Le parole di Zuckerberg all’indomani degli attentati parigini erano state accolte con qualche perplessità. Difficile non pensare ai tanti casi nei quali Facebook è soggetto alle restrizioni dei paesi in cui opera, come in Cina, Russia, Pakistan: migliaia sono le richieste che Facebook riceve da questi paesi (1893 censure soltanto in Turchia nel 2014) che hanno norme molto diverse da quelle comunemente accettate nei paesi europei, ma che rappresentano mercati e porzioni di mondo nei quali nessuna web company accetterebbe mai di essere esclusa. Allora perché stupirsi? Forse quel messaggio è stato equivocato. Zuck aveva raccontato l’episodio delle minacce ricevute da estremisti religiosi proprio per distinguere i gruppi di pressione indebita dalle leggi nazionali. Anche se, nella foga retorica di quel post, c’è un passaggio che ora sta pagando caro nei commenti degli opinion maker.

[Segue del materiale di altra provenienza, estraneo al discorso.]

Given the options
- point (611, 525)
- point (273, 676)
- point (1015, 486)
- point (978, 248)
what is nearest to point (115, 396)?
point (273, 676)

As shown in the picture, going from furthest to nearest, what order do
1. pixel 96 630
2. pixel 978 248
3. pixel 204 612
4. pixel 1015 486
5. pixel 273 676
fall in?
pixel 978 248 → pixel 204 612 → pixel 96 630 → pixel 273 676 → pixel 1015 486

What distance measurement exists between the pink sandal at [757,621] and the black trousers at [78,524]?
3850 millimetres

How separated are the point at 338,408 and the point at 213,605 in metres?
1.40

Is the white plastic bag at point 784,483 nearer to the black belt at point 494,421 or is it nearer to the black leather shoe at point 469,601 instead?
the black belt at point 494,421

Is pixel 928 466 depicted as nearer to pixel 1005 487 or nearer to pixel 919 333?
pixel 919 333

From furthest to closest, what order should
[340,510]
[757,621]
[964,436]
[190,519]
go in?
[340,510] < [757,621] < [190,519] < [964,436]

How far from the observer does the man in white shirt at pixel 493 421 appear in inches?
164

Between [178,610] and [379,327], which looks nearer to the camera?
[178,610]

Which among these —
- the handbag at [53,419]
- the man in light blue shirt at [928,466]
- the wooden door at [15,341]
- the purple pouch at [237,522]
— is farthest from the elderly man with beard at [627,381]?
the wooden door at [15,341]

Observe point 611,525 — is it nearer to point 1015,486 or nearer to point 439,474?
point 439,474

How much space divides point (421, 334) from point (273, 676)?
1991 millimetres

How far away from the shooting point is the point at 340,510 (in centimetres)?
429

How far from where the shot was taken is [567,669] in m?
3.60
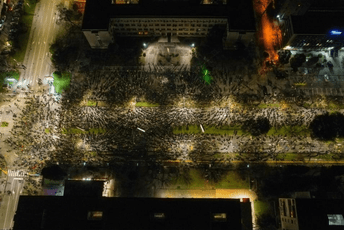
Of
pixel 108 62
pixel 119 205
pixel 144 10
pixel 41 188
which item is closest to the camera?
pixel 119 205

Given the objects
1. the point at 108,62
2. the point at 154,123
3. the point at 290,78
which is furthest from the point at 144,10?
the point at 290,78

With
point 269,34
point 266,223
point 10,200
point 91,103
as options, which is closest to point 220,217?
point 266,223

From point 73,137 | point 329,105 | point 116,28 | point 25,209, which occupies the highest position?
point 116,28

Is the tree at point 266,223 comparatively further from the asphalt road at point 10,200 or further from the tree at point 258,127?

We follow the laws in each country, but we never let one country or group of people dictate what people can share across the world.
Facebook e le democrazie
«Noi seguiamo la legge in ogni nazione, ma non lasciamo che una nazione o un gruppo di persone dettino ciò che la gente può condividere a livello internazionale». Questa frase è in contraddizione con la testa abbassata da Facebook in Turchia, dove il tribunale di Ankara ha chiesto e ottenuto la cancellazione di vignette offensive, tra le quali anche quelle di Charlie Hebdo. Eppure considerando la premessa della frase, dunque più importante dell’affermazione successiva che è subordinata, si comprende meglio il pensiero di Zuckerberg e soprattutto si capisce come le critiche che ha ricevuto siano piuttosto superficiali.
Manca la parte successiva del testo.